If you’re looking for a great vacation destination to kick off summer, travel to Toronto in late May. It’s a particularly nice time to visit Canada, which celebrates its 150th anniversary this year. The country-wide celebrations are collectively dubbed Canada150.
Toronto is in the forefront of special year-long celebrations about the country’s heritage.
You can see them in full glory in May, with special events before the hordes of summer descend. This trip is especially good for families and history buffs, with something for everyone.

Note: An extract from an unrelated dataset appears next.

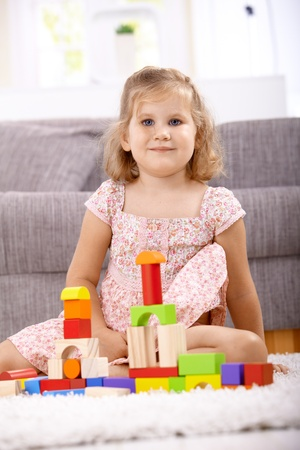 children playing with toys: Smiling little girl playing at home, building tower by cubes, looking at camera.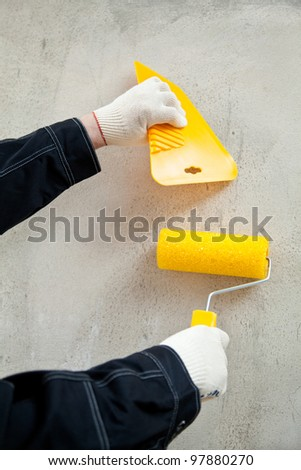 Painter with tools at workplace; hands of painter holding float and painting roller against the concrete wall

Here’s a basket of Toronto events and must-sees.
The CN Tower
For an aerial view of Toronto and the lake, nothing beats the CN Tower, which can be seen all over the city. Visitors can take elevators to its observation decks. There are four: the Glass Floor room (at 1,122 feet), the LookOut Level (at 1,136 feet), and, for dinner, the revolving 360 The Restaurant (at 1,150 feet). (The entire tower is 1,815 feet.)
Doors Open Toronto
The 18th Annual Doors Open Toronto occurs on the weekend of May 28 and 29. Doors Open Toronto is a celebration of historic architecture, with more than 150 historically significant buildings open to the public. This is one of the few chances to see many of the buildings, which are ordinarily not ordinarily open to public view.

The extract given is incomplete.